With this, we can store the head of the linked list of error handlers at the top of the stack for the current compartment invocation.
When you want to jump to the nearest error handler, find the head of the list relative to the stack pointer, pop it, and pass it to longjmp
.
The cleanup_unwind
function does all of this for you, so typically you won’t need to ever see that this is how it’s implemented.
Handling errors even in the presence of stack overflow
Everything so far is enough to build a set of nested error handlers, but what happens if the error is caused by running out of stack space? PR 301 adds the last bit of this: support for a new kind of error handler that doesn’t use a stack.
This is in addition to the existing error handlers. The stackless error handler (if it exists) will run instead, in any of the following conditions:
- A compartment doesn’t provide the normal error handler.
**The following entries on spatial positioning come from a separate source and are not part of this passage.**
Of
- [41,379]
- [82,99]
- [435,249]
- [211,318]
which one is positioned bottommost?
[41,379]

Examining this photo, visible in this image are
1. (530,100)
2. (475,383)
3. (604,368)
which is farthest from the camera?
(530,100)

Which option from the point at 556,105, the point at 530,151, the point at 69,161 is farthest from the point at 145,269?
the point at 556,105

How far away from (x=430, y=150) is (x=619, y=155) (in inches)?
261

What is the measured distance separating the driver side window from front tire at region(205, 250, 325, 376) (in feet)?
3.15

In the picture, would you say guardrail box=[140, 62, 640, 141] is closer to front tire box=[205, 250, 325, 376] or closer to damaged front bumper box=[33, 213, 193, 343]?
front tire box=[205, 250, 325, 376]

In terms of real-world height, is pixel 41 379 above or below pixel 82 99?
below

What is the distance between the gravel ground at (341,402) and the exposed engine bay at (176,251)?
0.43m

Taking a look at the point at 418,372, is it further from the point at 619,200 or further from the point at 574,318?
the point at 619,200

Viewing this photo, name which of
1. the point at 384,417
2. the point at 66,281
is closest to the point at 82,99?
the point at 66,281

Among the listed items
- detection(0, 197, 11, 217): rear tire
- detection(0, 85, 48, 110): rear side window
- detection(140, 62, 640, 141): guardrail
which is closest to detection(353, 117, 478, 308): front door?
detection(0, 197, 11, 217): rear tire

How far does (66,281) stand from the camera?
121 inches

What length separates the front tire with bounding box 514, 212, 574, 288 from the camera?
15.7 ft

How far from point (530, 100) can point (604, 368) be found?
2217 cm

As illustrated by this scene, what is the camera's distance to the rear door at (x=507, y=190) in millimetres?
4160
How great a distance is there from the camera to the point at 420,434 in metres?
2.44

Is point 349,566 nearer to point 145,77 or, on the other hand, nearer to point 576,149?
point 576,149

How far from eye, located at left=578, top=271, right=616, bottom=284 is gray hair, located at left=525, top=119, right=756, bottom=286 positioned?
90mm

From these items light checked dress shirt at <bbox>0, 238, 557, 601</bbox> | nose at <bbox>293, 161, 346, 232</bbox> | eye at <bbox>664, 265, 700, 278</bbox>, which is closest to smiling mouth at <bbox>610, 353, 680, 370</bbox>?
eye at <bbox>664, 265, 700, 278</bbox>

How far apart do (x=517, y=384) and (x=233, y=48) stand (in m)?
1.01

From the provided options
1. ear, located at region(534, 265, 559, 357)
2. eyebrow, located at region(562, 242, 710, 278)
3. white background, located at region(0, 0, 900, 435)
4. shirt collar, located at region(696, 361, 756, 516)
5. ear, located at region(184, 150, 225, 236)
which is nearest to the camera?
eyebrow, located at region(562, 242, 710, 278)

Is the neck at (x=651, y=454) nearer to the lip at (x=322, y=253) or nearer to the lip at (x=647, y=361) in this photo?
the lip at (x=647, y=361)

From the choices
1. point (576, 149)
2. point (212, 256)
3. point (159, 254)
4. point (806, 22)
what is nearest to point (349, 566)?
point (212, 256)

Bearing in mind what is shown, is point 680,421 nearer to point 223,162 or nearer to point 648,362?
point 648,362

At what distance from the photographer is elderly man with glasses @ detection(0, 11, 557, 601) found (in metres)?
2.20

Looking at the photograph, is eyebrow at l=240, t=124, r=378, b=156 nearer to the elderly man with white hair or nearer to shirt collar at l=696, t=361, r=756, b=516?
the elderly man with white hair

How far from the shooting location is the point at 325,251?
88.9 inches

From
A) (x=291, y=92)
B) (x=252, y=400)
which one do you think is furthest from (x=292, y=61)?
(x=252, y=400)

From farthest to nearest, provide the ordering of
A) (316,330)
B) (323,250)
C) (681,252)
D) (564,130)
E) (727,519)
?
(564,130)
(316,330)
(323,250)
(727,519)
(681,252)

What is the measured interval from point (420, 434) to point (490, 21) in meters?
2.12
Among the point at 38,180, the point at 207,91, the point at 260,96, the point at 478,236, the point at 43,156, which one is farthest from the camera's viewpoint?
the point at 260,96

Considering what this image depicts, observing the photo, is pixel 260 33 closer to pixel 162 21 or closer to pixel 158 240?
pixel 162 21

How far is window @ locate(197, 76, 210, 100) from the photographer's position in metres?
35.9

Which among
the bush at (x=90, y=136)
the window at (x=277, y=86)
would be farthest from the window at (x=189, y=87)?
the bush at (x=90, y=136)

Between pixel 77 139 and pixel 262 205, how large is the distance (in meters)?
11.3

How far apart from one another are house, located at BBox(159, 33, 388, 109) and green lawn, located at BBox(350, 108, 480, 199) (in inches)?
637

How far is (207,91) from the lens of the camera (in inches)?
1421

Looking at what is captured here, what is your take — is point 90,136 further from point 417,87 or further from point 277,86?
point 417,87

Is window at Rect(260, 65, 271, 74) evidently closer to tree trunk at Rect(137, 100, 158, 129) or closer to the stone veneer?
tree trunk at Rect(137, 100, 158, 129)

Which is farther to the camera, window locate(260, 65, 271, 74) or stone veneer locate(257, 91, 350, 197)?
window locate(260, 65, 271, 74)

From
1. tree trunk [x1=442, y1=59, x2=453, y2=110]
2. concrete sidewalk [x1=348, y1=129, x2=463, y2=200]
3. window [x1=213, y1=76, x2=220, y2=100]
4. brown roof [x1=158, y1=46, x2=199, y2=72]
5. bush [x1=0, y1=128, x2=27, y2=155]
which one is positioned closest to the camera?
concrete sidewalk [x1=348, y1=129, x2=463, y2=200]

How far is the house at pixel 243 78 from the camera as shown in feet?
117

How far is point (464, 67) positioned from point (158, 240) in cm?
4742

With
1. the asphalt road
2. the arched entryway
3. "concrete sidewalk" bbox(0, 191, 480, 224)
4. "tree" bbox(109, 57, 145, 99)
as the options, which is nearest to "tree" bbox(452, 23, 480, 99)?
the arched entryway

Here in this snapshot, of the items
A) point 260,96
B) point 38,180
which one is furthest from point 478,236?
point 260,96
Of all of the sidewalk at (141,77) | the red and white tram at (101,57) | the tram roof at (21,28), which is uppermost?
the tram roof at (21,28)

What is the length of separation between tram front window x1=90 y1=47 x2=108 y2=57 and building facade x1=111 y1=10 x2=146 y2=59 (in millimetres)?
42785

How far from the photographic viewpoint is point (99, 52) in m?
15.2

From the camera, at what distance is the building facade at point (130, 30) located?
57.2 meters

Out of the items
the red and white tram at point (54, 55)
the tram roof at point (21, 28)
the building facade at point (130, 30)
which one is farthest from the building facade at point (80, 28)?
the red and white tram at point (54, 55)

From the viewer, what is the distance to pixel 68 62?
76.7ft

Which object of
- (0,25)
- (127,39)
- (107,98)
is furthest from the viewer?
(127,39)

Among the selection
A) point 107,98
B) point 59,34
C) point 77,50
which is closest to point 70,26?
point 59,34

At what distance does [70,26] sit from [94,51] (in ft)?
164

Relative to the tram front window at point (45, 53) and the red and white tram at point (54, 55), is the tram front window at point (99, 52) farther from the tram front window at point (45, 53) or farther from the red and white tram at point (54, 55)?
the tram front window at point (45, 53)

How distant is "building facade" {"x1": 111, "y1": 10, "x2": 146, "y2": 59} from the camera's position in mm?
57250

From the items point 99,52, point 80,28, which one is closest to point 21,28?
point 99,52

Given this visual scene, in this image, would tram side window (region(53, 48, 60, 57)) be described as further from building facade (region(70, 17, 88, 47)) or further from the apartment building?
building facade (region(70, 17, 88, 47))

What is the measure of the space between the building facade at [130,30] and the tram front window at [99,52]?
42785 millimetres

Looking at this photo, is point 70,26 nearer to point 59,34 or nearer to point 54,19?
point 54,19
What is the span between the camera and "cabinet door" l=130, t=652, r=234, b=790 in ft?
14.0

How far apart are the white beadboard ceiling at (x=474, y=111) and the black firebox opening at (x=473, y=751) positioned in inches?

- There isn’t enough stack space available for the context.
- The stack isn’t valid at all (the stack pointer can become untagged if a function prologue subtracts from it and moves it out of bounds).
This means that you can now run an error handler even if you overflow the stack. But what happens if you want to jump to the nearest error handler registered as described earlier and the stack pointer isn’t valid?
First, the CPU will trap because a csp
-relative load fails because csp
(the capability stack pointer register) is untagged.
This transitions to the switcher.
The switcher will then find that you need to run the stackless error handler (because csp
is untagged).
The switcher will then look at the trusted stack and rederive the csp
value that your compartment had on entry.
The stackless error handler does have a stack, but it doesn’t have a stack frame.
When it’s invoked, it can guarantee that csp
is a capability that authorises access to the stack, but it can’t guarantee anything about the address of that capability (other than that it will be in bounds).
That’s absolutely fine for popping the top error handler and jumping to it though.
Putting it all together
Most users will never need to know anything about the above.
They can simply use the macros or wrapper functions, and the error handler, that we provide.
The error handler is added to a compartment by adding the following line under the compartment
declaration in xmake.lua
:
add_deps("unwind_error_handler")
C programmers have to use the macro-based version, which looks like this:
CHERIOT_DURING
{
// Do some things that may cause a crash
}
CHERIOT_HANDLER
{
// Handle the failure
}
CHERIOT_END_HANDLER
Note that, because these are implemented with setjmp
, the usual rules about setjmp
apply.
Specifically, anything that’s used in both blocks must be declared volatile
.
In C++, you can use the on_error
function, which takes two lambdas (or other callable objects), representing the try and error paths.
If you’re using RAII for cleanup, you can often omit the second.
For example:
LockGuard g(flagLock);
// No handler. g's destructor runs after on_error returns.
on_error([&]() { /* code that might fail here */ });
This will run the code in the lambda and then release the lock, even if you take a CHERI trap.
Hopefully this is much easier than writing a custom error handler that detected held locks and released them.
This isn’t a full exception model. In particular, there’s currently no way in the handler of seeing the cause of the fault. In a future iteration, we’ll add something like ‘Herbceptions’: Herb Sutter’s proposal for C++ where exceptions must be preallocated objects or primitive values.
This mechanism is designed to be simple and lightweight, not to be as generic as something that you’d build on a complex system. You can protect something against faults with a single C++ wrapper function and 40 bytes of stack space. On a system where stacks are often under 1 KiB and where total memory is usually much less than 1 MiB, that’s feasible overhead.